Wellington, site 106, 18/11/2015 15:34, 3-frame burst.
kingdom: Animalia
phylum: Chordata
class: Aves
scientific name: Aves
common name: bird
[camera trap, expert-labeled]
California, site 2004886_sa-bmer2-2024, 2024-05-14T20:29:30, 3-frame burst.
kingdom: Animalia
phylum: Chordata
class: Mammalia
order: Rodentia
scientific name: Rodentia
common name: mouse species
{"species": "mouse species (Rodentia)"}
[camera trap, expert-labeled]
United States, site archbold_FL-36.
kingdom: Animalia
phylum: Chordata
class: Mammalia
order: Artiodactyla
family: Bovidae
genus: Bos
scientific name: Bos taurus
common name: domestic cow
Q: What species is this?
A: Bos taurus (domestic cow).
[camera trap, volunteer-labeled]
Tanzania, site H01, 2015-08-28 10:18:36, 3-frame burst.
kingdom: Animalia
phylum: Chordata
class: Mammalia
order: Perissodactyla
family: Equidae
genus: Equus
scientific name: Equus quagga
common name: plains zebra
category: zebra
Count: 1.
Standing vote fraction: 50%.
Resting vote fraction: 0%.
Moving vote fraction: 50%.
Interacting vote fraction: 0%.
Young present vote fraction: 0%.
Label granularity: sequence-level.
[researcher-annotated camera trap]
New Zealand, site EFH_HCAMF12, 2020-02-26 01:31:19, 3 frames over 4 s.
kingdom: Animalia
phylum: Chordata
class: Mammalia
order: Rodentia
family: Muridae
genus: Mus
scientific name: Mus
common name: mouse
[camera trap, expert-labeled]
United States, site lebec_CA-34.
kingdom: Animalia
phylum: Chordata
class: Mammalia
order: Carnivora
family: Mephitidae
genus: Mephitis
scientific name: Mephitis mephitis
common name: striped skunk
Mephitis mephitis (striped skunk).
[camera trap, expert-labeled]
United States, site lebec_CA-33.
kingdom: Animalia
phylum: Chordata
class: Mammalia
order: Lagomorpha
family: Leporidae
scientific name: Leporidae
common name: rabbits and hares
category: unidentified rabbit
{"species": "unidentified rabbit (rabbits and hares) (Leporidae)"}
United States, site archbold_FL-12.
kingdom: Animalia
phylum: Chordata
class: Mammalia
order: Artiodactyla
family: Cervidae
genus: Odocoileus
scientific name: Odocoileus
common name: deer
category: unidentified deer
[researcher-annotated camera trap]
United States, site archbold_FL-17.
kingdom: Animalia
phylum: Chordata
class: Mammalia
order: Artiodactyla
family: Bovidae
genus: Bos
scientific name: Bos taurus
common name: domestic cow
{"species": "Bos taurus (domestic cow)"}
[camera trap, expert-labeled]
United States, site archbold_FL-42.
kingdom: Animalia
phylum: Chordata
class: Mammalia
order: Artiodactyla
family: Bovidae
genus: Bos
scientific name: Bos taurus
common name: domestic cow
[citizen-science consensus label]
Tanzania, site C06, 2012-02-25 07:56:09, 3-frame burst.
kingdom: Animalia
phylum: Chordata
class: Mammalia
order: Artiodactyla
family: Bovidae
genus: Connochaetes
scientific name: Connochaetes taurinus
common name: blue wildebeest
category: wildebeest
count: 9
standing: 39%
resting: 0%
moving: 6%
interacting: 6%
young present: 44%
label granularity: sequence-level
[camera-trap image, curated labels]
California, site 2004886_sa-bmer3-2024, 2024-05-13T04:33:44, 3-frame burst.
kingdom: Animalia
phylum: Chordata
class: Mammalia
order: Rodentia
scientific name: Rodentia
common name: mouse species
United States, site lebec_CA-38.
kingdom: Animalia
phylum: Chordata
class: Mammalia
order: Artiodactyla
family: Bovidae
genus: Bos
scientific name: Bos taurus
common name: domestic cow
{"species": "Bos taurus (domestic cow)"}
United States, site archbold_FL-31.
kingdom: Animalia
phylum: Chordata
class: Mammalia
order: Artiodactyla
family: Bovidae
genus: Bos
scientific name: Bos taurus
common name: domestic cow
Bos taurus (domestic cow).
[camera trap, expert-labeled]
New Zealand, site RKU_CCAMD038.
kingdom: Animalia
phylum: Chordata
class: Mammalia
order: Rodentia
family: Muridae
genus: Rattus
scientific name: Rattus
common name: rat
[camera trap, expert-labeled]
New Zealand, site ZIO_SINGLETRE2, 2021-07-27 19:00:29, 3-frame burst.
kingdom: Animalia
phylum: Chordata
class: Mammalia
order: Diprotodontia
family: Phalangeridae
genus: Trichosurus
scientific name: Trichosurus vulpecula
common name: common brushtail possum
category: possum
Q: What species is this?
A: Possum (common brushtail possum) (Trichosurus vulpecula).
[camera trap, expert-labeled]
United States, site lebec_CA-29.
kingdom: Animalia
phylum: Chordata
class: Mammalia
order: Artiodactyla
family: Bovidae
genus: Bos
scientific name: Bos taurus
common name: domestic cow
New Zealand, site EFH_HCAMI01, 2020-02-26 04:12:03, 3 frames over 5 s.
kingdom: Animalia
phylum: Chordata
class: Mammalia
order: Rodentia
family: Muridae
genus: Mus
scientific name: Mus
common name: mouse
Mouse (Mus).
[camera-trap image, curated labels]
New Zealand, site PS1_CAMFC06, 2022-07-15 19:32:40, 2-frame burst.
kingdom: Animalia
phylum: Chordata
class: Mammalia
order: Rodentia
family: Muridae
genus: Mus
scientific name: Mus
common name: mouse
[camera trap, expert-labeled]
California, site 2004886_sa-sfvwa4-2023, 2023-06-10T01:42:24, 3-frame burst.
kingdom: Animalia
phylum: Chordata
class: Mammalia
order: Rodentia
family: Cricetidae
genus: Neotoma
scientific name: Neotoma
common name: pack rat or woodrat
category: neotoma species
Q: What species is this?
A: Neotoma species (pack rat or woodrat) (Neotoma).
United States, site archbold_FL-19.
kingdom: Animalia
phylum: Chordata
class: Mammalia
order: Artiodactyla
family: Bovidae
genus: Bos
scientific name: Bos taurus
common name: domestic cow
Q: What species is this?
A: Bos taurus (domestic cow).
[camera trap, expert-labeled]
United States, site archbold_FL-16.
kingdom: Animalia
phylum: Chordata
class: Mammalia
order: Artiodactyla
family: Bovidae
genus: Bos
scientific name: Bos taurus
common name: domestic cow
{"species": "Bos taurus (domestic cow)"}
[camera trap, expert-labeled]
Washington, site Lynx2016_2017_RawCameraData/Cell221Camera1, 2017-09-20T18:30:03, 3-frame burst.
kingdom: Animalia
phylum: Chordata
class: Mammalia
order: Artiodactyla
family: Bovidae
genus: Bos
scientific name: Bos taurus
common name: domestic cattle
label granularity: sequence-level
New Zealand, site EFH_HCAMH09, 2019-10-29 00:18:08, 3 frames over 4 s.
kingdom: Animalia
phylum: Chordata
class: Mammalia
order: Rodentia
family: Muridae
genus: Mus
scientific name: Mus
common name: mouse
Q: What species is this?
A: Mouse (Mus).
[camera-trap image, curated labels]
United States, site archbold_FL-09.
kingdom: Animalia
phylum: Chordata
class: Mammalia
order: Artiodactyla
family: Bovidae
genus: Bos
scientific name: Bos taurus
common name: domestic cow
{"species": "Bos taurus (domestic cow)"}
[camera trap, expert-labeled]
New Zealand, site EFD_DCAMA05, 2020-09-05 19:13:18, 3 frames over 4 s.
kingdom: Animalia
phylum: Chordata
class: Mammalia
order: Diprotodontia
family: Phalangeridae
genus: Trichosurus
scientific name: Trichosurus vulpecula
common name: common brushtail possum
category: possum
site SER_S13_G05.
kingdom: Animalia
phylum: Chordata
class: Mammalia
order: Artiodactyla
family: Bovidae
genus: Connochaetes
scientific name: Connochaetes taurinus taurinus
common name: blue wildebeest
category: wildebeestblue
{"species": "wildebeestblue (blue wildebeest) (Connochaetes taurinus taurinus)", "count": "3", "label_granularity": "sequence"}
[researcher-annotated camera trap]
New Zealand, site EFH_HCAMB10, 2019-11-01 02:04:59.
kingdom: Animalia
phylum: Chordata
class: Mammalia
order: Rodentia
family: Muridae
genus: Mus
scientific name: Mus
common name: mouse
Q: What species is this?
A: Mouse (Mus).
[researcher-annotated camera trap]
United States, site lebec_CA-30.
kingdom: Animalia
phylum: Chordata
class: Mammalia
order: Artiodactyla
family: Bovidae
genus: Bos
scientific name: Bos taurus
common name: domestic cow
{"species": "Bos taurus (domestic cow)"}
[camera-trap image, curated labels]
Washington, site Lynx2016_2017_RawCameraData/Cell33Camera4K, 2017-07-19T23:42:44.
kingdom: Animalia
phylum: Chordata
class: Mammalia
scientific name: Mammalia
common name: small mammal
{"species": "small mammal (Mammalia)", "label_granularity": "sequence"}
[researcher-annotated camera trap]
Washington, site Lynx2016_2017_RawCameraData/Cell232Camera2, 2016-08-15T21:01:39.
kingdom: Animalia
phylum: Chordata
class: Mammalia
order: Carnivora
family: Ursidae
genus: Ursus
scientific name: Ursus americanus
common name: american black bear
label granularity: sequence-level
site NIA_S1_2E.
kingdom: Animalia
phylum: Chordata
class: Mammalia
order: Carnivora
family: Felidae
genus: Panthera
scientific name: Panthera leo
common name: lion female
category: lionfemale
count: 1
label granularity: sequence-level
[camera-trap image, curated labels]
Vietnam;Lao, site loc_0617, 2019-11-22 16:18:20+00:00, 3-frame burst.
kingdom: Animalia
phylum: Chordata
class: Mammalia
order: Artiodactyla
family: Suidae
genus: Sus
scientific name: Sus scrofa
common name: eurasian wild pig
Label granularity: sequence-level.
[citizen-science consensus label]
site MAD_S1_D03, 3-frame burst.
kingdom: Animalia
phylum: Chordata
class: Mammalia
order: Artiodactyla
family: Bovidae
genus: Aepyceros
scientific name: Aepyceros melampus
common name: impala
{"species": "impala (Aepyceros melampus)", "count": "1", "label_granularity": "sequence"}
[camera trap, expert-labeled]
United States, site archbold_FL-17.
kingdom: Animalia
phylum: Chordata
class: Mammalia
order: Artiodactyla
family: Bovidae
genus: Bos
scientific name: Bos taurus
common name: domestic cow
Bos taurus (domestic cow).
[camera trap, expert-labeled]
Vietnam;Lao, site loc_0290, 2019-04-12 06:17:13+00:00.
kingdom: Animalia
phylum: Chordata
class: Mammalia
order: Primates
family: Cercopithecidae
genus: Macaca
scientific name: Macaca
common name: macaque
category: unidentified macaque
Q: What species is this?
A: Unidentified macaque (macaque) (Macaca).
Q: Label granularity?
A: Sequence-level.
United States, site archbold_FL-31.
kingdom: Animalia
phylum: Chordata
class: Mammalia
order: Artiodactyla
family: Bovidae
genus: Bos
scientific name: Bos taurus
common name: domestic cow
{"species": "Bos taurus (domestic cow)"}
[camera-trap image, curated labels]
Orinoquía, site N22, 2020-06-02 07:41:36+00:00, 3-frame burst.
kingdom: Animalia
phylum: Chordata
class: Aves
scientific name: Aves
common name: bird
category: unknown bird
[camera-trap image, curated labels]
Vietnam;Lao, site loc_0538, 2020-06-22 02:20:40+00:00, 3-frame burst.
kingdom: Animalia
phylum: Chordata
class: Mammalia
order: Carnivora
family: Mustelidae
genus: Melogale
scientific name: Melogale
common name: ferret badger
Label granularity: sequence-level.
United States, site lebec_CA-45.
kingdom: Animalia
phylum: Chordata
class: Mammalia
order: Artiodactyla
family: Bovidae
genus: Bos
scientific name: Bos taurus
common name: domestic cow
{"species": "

# WORK TASK
Scan the lines above, and whenever one holds the string "taurinus", copy it.

# RESPONSE AREA
scientific name: Connochaetes taurinus
scientific name: Connochaetes taurinus taurinus
{"species": "wildebeestblue (blue wildebeest) (Connochaetes taurinus taurinus)", "count": "3", "label_granularity": "sequence"}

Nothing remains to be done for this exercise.